▶ **PROBLEM TO SOLVE**
Resume the commentary below on Parliament's cautious Budget and the climate, writing on from its last sentence.

▶ **TEXT PASSAGE**
Parliament is supposed to be a gathering of the leaders of our community: rational and intelligent human beings capable of horizon scanning and guiding our country to a safe and sustainable future. Instead, it acts like the frog in the pan of gradually boiling water, delaying its escape until too late.

The Budget should have been bold. It should have put our country on a wartime footing with a national programme of retrofit, no new build that is not net zero in its embodied and operational carbon, a huge roll-out of public transport and a major programme of electrification. We have a huge majority, yet we act as though we are afraid of the power that we spent 14 years seeking.

▶ **INFORMATION SHOWN**
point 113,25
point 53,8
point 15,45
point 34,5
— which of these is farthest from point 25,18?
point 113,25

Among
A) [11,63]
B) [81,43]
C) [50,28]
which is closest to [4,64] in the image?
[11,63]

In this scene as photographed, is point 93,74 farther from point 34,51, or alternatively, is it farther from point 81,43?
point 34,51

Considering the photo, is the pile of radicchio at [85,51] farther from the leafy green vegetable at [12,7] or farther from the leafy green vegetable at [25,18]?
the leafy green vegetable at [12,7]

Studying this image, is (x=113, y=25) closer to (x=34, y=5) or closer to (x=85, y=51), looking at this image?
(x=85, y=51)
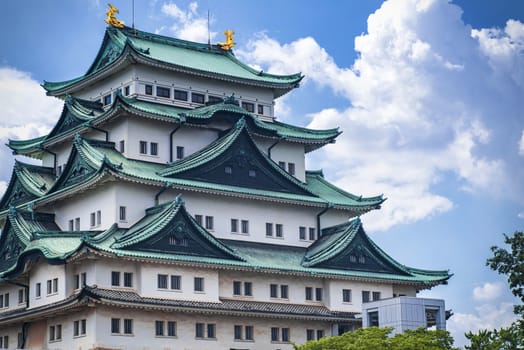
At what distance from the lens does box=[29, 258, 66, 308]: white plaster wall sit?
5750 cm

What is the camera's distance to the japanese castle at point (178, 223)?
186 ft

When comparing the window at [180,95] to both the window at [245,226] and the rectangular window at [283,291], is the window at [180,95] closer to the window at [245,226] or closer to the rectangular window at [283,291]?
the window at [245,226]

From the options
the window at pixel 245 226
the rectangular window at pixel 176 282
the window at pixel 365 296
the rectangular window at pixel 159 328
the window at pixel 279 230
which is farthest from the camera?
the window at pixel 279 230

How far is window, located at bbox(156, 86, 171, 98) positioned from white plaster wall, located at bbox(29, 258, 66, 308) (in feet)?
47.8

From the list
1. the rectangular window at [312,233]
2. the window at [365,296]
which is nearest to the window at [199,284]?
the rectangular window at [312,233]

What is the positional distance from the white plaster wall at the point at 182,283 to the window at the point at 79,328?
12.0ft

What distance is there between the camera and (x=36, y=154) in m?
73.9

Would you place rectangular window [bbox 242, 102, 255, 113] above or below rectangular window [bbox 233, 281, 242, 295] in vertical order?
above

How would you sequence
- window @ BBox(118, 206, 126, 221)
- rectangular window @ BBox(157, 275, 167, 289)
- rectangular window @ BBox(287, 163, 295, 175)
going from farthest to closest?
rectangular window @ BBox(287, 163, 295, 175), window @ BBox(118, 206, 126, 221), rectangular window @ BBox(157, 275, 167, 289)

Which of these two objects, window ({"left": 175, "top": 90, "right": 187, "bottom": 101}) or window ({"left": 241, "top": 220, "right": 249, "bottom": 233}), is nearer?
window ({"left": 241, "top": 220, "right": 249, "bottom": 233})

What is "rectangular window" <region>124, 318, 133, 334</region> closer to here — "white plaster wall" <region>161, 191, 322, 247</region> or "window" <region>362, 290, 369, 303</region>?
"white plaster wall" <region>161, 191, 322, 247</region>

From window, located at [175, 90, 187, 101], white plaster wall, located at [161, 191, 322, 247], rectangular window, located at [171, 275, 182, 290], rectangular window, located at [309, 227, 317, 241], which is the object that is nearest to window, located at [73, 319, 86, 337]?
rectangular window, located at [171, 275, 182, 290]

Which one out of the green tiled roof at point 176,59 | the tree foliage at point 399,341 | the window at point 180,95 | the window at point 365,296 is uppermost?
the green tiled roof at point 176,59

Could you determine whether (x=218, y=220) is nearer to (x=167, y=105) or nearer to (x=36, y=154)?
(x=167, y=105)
==
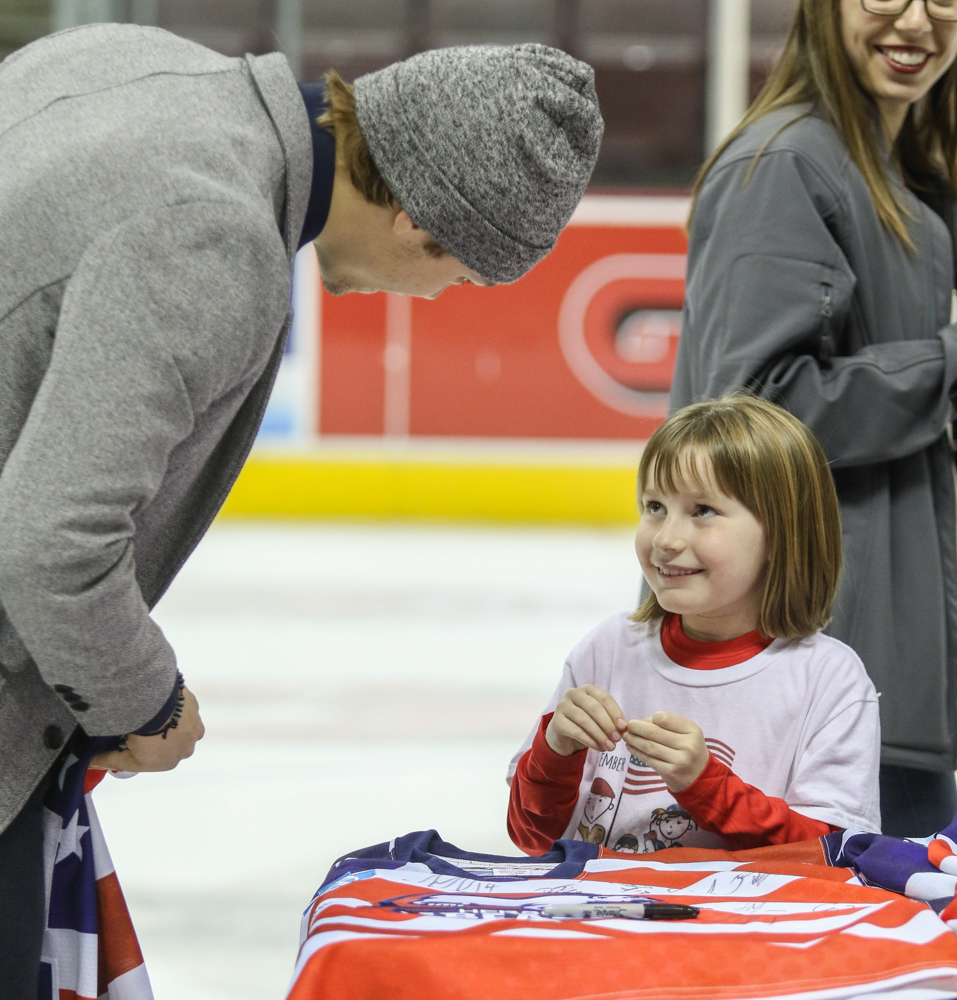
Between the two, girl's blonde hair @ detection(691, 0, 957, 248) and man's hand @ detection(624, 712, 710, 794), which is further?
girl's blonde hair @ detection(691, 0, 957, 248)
* * *
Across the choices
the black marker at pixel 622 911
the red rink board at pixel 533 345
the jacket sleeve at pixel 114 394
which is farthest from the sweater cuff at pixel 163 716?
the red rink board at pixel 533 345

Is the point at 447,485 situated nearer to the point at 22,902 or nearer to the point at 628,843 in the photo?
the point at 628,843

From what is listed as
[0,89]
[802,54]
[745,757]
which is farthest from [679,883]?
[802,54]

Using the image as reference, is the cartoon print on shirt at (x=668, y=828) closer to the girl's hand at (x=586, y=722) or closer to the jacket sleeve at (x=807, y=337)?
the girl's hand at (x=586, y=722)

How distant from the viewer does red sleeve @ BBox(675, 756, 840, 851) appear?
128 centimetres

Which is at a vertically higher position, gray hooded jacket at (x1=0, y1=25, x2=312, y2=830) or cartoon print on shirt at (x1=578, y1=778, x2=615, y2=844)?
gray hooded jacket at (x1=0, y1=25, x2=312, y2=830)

▶ **WRITTEN ANSWER**
Today, the green economy is growing three times faster than the rest of the UK economy. If growth truly is our ambition, it is in that clean, affordable and secure future that we should be investing. People often talk of a just transition. I prefer to talk of a bloody marvellous one. What’s not to like about warm homes with affordable energy; comfortable, efficient, speedy and reliable public transport; the creation of thousands of new jobs; decent air quality; a secure food system with reliable supply chains; and a stable geopolitical world? We live in an age of public sufficiency and private luxury, as Professor Kevin Anderson said last week at the national emergency briefing. A Budget that was adequate to the challenge we face would have turned that on its head, creating a society where every private home had what was sufficient and every public domain was one of luxury. That would be the just and equal society I came into the Labour party to create.